----- Excerpted passage -----

Flame retardants

We work with the Washington State Department of Health, along with industry and environmental stakeholders, to identify and take action to phase out the use, release, and exposure to flame retardants in Washington.

What are flame retardants?

Flame retardants are a group of chemicals made up of several classes of chemicals, each with diverse chemical and physical properties that influence their effectiveness and use in consumer products.

We began to evaluate a type of flame retardants called polybrominated diphenyl ethers (PBDEs). Since then we have investigated additional flame retardants, particularly replacements for PBDEs.

Sources and exposure

Manufacturers add flame retardants to foam, plastics, textiles, and other products to meet flammability standards. They are intended to slow the spread of a fire and provide additional escape time. Many products such as car seats, recreational foam (like what's found in gyms), electronics, tents, and building insulation can contain flame retardants.

----- Study material -----

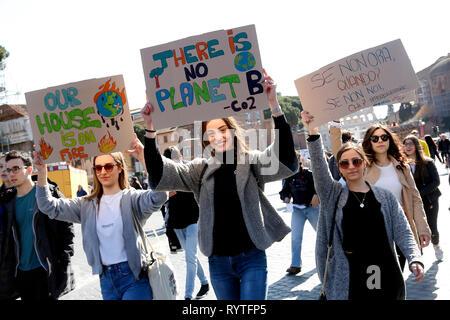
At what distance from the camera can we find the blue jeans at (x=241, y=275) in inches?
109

-----
----- Study material -----

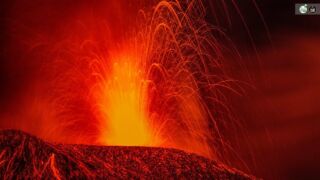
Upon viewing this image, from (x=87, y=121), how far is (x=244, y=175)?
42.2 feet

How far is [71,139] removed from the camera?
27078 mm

-----

» **Study questions**
1. According to the flame retardants page, which state agency does the organization work with to phase out flame retardants?
2. Reproduce word for word everything in the flame retardants page from "We began to" down to "contain flame retardants.".
The records aren't needed for either task.

» **Outputs for the tasks**
1. The Washington State Department of Health.

2.
We began to evaluate a type of flame retardants called polybrominated diphenyl ethers (PBDEs). Since then we have investigated additional flame retardants, particularly replacements for PBDEs.

Sources and exposure

Manufacturers add flame retardants to foam, plastics, textiles, and other products to meet flammability standards. They are intended to slow the spread of a fire and provide additional escape time. Many products such as car seats, recreational foam (like what's found in gyms), electronics, tents, and building insulation can contain flame retardants.